Ce rapport évalue les effets de la dégressivité des aides directes sur la viabilité des exploitations concernées et sur la dynamique d’installation et de transmission.
Il propose les mesures susceptibles d’être mobilisées dans le cadre du plan stratégique national, des régimes d’aide de minimis autorisés par le droit de l’Union européenne et des dispositifs nationaux d’accompagnement, en vue de la reconnaissance d’une catégorie spécifique de zones intermédiaires dans la politique agricole commune.
Le rapport est élaboré en concertation avec les organisations professionnelles agricoles représentatives, les Jeunes Agriculteurs et les Chambres d’agriculture.

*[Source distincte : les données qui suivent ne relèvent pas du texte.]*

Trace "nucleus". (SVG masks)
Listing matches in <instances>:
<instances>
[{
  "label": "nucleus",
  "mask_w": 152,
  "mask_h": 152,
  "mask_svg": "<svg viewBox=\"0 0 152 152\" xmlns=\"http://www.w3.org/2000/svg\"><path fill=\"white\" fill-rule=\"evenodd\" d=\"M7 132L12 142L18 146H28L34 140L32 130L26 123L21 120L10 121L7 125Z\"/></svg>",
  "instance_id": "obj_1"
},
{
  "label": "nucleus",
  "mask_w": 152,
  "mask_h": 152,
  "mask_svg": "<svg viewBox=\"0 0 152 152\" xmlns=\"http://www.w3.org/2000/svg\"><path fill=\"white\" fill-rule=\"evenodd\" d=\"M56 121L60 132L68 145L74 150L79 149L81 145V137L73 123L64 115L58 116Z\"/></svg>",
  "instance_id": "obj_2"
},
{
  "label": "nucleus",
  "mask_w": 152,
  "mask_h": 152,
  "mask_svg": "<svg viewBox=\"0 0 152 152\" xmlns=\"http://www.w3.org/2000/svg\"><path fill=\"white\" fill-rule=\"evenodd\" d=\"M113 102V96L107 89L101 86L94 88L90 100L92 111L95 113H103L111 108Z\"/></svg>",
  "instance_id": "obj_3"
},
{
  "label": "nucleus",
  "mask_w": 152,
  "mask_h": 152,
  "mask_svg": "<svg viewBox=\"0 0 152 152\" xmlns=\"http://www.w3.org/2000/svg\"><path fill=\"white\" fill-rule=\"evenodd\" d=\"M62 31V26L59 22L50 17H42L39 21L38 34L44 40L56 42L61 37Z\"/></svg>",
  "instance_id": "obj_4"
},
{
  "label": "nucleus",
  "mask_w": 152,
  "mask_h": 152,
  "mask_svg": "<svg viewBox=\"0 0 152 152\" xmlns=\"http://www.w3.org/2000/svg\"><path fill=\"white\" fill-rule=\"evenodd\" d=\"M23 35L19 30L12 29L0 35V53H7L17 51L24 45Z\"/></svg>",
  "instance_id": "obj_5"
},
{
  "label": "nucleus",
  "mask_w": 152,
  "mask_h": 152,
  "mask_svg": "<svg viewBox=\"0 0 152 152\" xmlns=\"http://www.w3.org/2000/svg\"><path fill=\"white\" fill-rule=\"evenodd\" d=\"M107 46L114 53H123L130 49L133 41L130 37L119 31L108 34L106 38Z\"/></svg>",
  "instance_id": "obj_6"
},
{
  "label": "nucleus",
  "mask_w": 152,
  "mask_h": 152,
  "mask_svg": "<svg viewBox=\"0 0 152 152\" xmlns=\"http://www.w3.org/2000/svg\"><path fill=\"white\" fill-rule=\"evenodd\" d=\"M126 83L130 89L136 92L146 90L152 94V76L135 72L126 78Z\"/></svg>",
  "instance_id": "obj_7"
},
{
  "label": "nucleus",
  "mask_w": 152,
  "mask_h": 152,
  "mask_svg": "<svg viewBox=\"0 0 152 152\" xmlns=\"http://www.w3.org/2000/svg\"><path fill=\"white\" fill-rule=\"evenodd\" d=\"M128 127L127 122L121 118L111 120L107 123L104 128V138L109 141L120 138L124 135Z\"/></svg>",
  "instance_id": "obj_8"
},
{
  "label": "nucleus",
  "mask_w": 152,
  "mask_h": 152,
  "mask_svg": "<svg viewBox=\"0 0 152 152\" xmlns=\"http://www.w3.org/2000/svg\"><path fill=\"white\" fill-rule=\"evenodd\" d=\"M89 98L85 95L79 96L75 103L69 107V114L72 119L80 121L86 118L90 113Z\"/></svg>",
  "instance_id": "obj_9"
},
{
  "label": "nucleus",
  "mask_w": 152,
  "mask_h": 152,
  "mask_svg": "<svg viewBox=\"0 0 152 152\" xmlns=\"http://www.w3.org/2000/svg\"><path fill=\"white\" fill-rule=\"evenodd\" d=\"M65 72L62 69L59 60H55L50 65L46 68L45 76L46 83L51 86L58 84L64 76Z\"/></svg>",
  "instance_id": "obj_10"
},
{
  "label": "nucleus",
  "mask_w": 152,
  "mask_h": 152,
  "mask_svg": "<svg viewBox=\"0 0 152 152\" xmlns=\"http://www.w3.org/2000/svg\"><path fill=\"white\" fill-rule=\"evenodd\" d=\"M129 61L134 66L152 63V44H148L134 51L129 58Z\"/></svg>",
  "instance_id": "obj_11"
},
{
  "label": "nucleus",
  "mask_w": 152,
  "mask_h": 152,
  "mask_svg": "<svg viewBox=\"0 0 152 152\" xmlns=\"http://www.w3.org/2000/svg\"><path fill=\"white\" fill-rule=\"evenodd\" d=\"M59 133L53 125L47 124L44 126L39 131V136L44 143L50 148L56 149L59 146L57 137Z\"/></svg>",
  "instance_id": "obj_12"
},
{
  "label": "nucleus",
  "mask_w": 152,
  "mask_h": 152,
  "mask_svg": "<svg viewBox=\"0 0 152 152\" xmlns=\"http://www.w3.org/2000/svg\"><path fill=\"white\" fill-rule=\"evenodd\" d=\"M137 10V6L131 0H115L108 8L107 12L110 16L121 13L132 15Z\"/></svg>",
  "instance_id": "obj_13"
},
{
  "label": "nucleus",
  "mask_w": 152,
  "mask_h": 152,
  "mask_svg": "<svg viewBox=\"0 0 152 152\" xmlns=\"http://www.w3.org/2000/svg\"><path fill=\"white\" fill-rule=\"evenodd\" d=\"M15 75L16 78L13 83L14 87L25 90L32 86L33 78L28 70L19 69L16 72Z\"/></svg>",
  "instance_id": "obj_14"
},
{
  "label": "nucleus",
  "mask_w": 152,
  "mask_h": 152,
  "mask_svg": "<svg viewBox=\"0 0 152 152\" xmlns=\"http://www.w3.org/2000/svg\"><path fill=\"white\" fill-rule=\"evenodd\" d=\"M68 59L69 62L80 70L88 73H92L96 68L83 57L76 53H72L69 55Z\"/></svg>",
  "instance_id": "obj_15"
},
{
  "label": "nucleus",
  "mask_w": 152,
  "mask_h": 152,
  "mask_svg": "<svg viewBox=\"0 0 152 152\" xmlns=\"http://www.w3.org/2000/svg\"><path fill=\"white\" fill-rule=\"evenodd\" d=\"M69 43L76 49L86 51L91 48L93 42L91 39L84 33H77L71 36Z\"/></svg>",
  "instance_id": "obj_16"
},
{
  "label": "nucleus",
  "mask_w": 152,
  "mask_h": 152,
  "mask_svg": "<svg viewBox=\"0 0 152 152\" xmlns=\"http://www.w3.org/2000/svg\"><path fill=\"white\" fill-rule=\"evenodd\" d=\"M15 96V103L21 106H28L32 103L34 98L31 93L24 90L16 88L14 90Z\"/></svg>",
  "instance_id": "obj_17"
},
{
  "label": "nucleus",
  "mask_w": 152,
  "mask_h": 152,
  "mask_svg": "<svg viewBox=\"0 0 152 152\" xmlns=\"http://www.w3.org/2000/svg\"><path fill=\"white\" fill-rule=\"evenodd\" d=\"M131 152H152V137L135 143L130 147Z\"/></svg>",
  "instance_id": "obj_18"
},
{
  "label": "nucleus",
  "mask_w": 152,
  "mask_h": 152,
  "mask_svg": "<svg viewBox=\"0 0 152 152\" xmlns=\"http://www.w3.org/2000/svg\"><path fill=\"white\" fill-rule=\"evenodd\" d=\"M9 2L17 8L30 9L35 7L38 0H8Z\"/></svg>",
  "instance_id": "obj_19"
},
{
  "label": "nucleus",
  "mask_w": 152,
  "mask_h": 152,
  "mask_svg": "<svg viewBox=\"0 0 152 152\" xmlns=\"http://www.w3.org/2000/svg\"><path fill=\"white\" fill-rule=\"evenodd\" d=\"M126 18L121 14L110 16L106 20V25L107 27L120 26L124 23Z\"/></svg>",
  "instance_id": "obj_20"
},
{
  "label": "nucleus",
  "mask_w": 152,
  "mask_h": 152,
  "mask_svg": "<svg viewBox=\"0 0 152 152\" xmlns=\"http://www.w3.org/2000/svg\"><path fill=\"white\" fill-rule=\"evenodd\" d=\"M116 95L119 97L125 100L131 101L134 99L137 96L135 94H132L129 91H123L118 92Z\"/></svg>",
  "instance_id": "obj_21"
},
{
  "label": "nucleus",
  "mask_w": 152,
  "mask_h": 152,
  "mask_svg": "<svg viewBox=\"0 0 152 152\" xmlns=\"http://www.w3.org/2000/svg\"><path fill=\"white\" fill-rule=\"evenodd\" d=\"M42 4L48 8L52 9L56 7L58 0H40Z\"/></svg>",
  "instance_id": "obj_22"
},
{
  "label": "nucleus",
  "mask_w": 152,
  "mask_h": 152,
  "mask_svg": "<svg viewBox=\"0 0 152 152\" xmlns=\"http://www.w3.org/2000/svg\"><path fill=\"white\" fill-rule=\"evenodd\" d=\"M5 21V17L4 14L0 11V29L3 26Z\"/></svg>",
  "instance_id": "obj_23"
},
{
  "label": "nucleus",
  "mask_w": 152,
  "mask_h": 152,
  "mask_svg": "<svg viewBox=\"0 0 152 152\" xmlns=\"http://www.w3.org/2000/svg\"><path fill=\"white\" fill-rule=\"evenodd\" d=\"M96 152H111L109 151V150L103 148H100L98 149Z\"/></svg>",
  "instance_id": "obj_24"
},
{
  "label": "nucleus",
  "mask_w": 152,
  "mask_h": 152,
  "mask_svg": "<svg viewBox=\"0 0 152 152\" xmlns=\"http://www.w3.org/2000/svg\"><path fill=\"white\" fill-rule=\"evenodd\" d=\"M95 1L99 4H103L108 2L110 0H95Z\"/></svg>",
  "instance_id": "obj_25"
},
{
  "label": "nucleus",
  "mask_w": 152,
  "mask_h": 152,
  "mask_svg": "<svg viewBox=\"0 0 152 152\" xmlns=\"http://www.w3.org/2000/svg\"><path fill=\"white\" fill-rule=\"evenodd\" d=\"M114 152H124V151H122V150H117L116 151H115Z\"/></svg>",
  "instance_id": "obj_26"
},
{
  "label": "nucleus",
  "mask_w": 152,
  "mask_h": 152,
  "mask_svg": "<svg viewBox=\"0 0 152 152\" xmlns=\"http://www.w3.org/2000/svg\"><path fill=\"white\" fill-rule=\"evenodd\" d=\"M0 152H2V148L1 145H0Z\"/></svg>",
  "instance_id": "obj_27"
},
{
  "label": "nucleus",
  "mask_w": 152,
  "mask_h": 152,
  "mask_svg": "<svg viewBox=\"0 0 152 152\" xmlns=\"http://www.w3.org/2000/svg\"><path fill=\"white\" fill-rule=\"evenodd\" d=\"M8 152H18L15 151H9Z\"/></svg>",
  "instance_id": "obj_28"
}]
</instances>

Certains territoires céréaliers à potentiel moyen ont su bâtir, par leur seul effort d’adaptation, des modèles agricoles résilients : irrigation, diversification, énergies renouvelables. Ils contribuent pleinement à la souveraineté alimentaire du pays sans bénéficier d’aucun accompagnement spécifique de la politique agricole commune. La dégressivité des aides pèse sur la viabilité de leurs exploitations et freine l’installation des jeunes agriculteurs.
Reconnaître les zones intermédiaires dans la cartographie de la PAC, c’est donner à cette résilience les outils qu’elle mérite. Le présent amendement mandate le Gouvernement pour identifier, dans les douze mois et en concertation avec les professionnels, l’ensemble des leviers mobilisables en vue de cette reconnaissance.